One might expect a student group called “the Effective Altruism Club” to be among the least likely objects of scorn for irate student protesters. Who could be against altruism—or making it more effective?
Well, University of Victoria radicals it seems. They recently ambushed an event put on by the Canadian university’s effective altruism club, and used a megaphone to shout down its featured speaker, philosopher Peter Singer, who appeared remotely via Skype. They even accused the club of implicitly supporting the murder of disabled people, according to The Martinet.
In fairness, “effective altruism“—one of Singer’s concepts— is more controversial than it sounds. The movement promotes the idea that people should support the charitable causes that maximize harm-reduction and are more cost-effective compared to other causes (alleviating global poverty is an example of something effective altruists tend to prioritize).
Singer himself is even more controversial. He has occasionally defended human-animal sex, and argues in favor of euthanasia—including some forms of non-voluntary euthanasia. Reason’s Ronald Bailey interviewed him in the December 2000 issue of the magazine, and described his views thus:
Singer is perhaps the most thoroughgoing philosophical utilitarian since Jeremy Bentham. As such, he believes animals have rights because the relevant moral consideration is not whether a being can reason or talk but whether it can suffer. Jettisoning the traditional distinction between humans and nonhumans, Singer distinguishes instead between persons and non-persons. Persons are beings that feel, reason, have self-awareness, and look forward to a future. Thus, fetuses and some very impaired human beings are not persons in his view and have a lesser moral status than, say, adult gorillas and chimpanzees.
Given such views, it was no surprise that anti-abortion activists and disability rights advocates loudly decried the Australian-born Singer’s appointment at Princeton last year.

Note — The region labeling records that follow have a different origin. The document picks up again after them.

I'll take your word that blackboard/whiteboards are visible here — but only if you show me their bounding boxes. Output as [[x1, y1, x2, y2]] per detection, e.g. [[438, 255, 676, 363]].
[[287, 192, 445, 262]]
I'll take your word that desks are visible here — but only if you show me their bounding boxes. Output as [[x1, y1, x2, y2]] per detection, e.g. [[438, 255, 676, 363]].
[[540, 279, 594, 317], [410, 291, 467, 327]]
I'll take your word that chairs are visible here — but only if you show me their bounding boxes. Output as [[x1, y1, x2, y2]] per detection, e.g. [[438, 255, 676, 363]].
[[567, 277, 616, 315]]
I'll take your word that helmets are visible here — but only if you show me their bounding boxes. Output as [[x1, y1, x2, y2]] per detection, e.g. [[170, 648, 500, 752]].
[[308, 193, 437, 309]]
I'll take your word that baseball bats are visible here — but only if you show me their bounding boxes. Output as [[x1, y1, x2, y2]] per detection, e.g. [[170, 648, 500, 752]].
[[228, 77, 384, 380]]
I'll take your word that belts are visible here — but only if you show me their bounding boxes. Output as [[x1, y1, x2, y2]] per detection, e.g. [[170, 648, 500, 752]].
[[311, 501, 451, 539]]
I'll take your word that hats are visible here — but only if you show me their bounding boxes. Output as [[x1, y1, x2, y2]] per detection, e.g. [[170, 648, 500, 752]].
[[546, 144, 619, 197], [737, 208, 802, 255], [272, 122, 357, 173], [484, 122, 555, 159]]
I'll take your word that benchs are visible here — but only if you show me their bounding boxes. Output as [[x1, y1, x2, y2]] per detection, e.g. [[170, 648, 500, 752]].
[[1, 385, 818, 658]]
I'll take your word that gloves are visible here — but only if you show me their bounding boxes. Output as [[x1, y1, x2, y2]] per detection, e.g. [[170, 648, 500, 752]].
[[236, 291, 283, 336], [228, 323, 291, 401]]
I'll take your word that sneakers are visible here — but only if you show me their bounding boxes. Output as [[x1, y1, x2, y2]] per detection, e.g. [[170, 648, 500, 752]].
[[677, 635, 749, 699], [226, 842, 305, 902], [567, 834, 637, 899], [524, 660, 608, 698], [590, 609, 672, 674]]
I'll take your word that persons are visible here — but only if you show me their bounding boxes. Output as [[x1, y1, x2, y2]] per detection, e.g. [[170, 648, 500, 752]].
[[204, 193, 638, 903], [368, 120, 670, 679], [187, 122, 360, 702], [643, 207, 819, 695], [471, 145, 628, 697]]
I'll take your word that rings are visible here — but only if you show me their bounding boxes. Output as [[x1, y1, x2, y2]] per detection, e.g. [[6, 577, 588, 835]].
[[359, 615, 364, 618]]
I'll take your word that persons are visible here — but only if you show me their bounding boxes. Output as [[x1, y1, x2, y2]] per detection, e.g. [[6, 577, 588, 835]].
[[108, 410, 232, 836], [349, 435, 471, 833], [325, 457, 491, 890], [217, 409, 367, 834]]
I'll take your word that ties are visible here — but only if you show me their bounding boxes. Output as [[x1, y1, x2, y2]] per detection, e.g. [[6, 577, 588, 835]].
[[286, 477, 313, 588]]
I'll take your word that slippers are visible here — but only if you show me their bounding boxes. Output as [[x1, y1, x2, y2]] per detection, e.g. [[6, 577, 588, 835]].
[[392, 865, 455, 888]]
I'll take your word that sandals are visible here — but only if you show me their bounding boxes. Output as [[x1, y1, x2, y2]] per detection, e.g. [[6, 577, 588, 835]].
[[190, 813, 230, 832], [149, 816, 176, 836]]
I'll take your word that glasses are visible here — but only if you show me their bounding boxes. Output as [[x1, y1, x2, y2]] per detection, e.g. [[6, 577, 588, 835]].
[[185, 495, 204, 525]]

Indeed, his language regarding the treatment of disabled human beings is at times appallingly similar to the eugenic arguments used by Nazi theorists concerning “life unworthy of life.” Singer, however, believes that only parents, not the state, should have the power to make decisions about the fates of disabled infants.
Disability rights advocates are no fan of Singer, and it’s easy to see why.
But the effective altruism club maintains that it wasn’t promoting Singer’s views on euthanasia—the event was focused on “practical ways we can end global poverty, promote animal welfare, and reduce existential risks like climate change,” according to The Martinet.
“It’s just all about solving climate change and all the stuff that we can all agree on,” said one student organizer.
This did not satisfy the protesters, who used a megaphone to disrupt the interview with Singer. Event organizers turned up the volume so that Singer could be heard over the protesters, who chanted “eugenics is hate” and “disabled lives matter.”
The police showed up, but did nothing to deter the protesters. They didn’t even take away the megaphone.
One protester, Luka Garvin, said that Singer’s speech was hate speech, and as such, had no place on campus:
“If it was, let’s say, Steve Bannon, talking about the merits of recycling, would you let him onto UVic? I don’t think so. Because Steve Bannon practices hate speech, and ableist speech is hate speech, no matter what you believe.”
Everything students don’t agree with is hate speech, which is a shame, because a university seems like a great place to discuss and debate Singer’s ideas—even his more controversial ones. If the ideas are wrong, people can—and should—reject them. What are anti-speech radicals so afraid of?